## START ENTRIES
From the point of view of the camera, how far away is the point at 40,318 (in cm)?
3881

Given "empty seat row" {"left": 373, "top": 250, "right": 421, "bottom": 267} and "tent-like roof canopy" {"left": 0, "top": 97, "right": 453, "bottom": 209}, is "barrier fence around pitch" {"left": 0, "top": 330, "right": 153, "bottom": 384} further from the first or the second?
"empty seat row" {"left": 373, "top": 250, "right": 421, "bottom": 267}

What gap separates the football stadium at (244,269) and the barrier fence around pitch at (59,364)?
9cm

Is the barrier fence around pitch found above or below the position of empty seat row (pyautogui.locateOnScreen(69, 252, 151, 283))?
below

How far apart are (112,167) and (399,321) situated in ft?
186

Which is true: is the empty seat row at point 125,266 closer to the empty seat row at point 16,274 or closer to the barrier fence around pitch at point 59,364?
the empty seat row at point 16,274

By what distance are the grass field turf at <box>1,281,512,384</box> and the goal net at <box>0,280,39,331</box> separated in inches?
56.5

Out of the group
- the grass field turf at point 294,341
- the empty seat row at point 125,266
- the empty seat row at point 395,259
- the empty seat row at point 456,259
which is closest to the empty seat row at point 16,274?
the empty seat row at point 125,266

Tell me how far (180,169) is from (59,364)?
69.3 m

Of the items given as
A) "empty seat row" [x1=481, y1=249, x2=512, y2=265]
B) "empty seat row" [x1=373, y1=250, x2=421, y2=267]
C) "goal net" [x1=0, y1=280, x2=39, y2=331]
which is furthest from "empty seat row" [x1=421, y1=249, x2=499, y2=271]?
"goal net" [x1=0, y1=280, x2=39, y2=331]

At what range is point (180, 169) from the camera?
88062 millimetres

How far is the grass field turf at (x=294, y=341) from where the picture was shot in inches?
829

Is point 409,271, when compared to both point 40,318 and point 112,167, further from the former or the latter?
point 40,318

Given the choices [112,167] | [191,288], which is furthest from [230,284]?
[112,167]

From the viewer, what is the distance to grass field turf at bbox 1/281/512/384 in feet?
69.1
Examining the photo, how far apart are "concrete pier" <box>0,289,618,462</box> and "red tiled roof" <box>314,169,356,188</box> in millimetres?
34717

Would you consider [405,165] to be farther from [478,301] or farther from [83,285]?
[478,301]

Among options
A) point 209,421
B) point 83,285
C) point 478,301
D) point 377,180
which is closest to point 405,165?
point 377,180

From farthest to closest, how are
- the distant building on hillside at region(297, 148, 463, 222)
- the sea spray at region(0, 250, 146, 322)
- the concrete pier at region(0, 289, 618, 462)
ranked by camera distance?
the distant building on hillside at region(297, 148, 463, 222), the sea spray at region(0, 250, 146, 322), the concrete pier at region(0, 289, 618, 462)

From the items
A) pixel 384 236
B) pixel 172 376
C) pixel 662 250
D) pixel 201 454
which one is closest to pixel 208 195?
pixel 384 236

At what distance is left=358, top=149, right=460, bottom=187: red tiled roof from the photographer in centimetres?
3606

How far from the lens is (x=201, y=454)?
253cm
## END ENTRIES
### JOB
Carry over only the records starting at the line that contains "From the items" and ending at the end of the records, requests included. Add 114 to every number in the answers, both the pixel coordinates and the distances.

### OUTPUT
From the items
A) pixel 384 236
B) pixel 172 376
C) pixel 662 250
D) pixel 201 454
which one is closest to pixel 208 195?
pixel 498 350

At what distance is left=358, top=149, right=460, bottom=187: red tiled roof from the photographer in centimetres?
3720

How far from the lens is (x=201, y=454)?
367cm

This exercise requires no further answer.